My prediction landed wide of the mark. Beginning with a scenes from the last (nonexistent) episode, we learn Chef had left town to join the Super Adventure Club. When he returns, they do start to goof on his voice, sampling, in an intentionally, awkward way, prior Isaac Hayes-voiced dialogue. The words say that Chef wants, basically, to make love to children, but the mechanical way that they are strung together doesn't sound right. (The fact that they can grab Hayes-voiced lines that are vulgar enough to imply this, reinforces Stone and Parker's criticism of Hayes as a guy who would go along with stepping on everyone's sensibilities but his own.) As always, "the children" (as part of the show's ongoing lampoon of the idolization of kids) investigate.

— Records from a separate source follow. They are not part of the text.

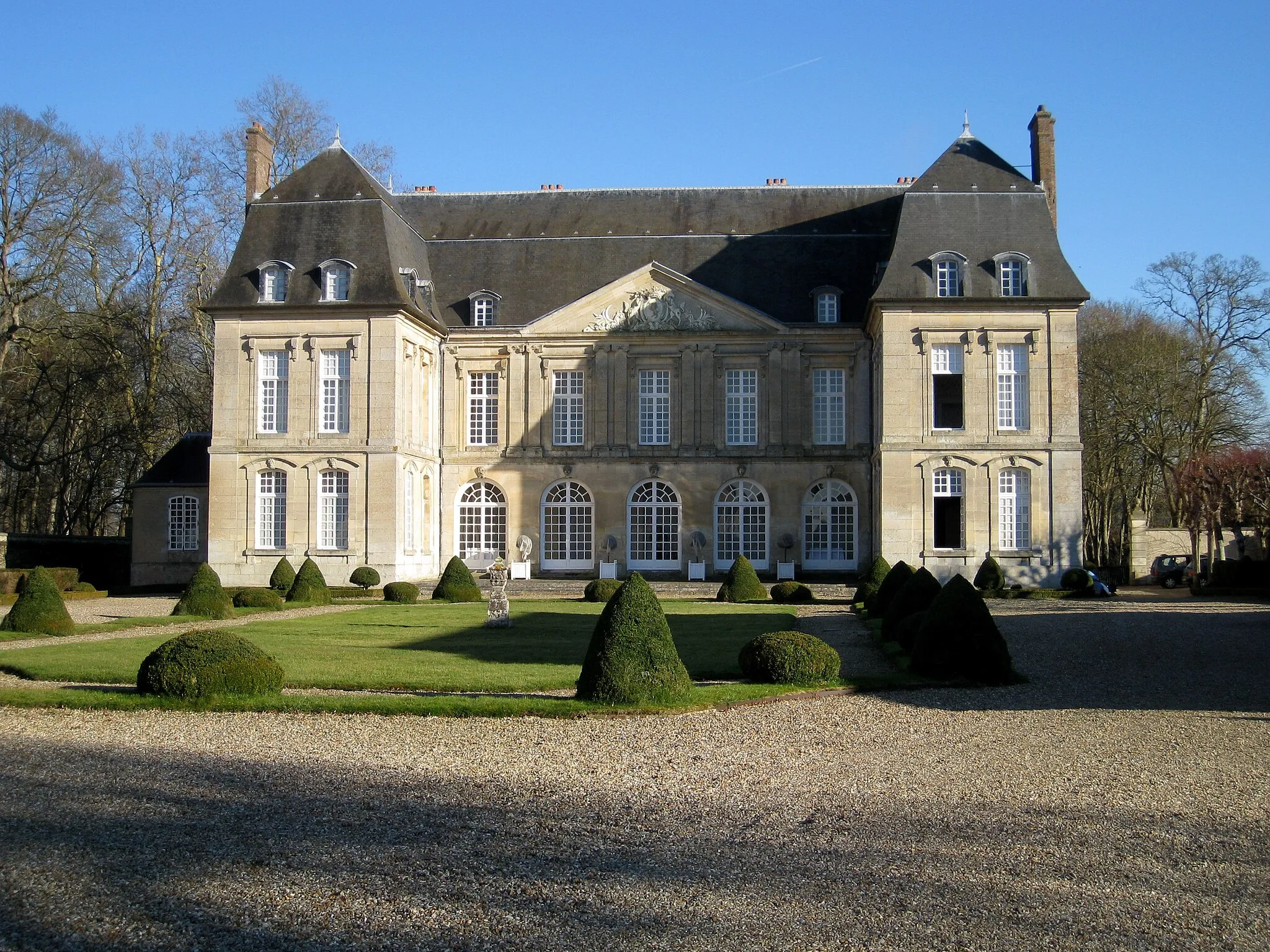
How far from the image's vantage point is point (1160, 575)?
32.5 meters

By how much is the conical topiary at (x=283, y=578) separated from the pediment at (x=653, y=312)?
890cm

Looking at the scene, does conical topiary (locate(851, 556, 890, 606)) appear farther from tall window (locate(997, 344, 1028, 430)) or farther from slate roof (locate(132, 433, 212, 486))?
slate roof (locate(132, 433, 212, 486))

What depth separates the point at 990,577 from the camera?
24.3m

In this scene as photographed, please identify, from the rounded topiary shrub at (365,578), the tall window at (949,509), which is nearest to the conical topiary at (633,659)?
the rounded topiary shrub at (365,578)

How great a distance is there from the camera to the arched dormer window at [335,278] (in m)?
27.9

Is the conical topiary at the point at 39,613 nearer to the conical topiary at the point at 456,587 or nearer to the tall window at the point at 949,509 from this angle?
the conical topiary at the point at 456,587

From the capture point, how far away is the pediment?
2986 cm

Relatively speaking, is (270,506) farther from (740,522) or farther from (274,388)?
(740,522)

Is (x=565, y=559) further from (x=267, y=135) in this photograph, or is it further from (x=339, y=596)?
(x=267, y=135)

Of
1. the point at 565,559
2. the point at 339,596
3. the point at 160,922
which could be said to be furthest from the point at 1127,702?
the point at 565,559

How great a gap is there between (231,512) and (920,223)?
1768cm

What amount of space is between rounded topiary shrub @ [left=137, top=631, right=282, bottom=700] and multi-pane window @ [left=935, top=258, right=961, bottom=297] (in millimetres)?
20279

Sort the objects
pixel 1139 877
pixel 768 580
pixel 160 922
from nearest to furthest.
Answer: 1. pixel 160 922
2. pixel 1139 877
3. pixel 768 580

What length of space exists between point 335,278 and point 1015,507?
16783mm
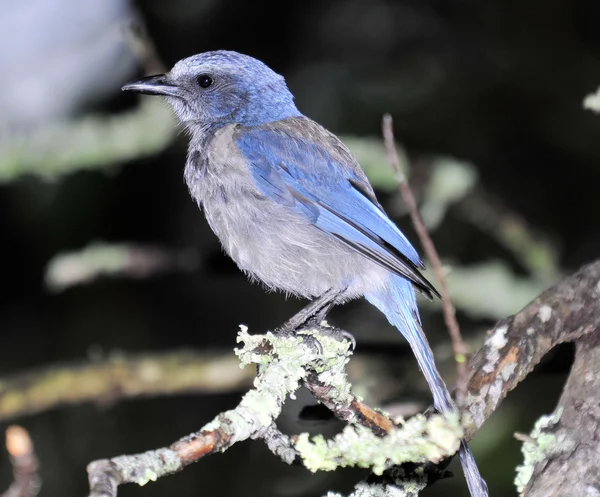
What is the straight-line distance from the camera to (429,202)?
5.25m

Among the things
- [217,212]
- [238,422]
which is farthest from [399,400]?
[238,422]

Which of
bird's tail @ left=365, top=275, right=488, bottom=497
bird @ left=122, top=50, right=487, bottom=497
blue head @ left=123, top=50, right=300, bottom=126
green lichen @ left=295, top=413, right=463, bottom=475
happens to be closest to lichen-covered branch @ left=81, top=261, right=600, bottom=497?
green lichen @ left=295, top=413, right=463, bottom=475

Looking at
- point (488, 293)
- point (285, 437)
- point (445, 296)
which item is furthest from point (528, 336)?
point (488, 293)

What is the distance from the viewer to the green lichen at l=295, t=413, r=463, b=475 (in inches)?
81.1

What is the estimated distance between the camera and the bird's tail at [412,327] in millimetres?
3305

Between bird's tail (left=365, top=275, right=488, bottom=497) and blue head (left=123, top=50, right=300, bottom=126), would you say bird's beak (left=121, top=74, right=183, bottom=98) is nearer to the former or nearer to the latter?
blue head (left=123, top=50, right=300, bottom=126)

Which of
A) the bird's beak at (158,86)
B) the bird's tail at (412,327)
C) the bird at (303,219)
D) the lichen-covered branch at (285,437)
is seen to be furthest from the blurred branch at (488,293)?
the lichen-covered branch at (285,437)

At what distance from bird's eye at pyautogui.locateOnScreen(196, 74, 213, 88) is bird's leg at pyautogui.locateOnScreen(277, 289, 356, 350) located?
1508mm

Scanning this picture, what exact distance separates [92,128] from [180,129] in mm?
597

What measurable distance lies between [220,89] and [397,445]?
3156 mm

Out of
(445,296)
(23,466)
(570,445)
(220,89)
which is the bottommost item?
(23,466)

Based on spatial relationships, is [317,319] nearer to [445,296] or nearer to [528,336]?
[528,336]

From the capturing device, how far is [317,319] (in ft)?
13.8

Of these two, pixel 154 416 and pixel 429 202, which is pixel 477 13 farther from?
pixel 154 416
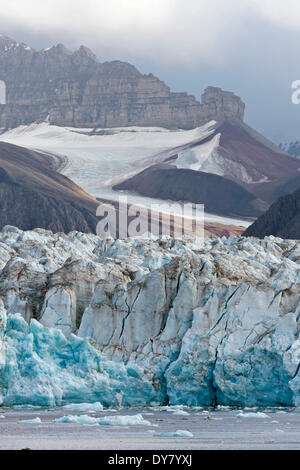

Of course, it turns out that the Super Adventure Club, apparently a take-off on the League of Extraordinary Gentleman, is a cult dedicated to child molestation in remote places. If you are slow to associate this with Scientology, the explanation of its origins, the graphics matching the show criticizing Scientology, etc., will get you there.
The children try to rescue Chef, but he dies a (literally)"grizzly" death. "They killed Chef! You bastards!" In the obligatory reprise of a televison M.O.S., Stan says they should remember Chef for the good times, but direct their anger at the nutjobs who took him away (at "the fruity little club that scrambled his brains"). Back at the Cult, Chef is resuscitated into a Darth Vadar figure who reaffirms their nefarious purposes.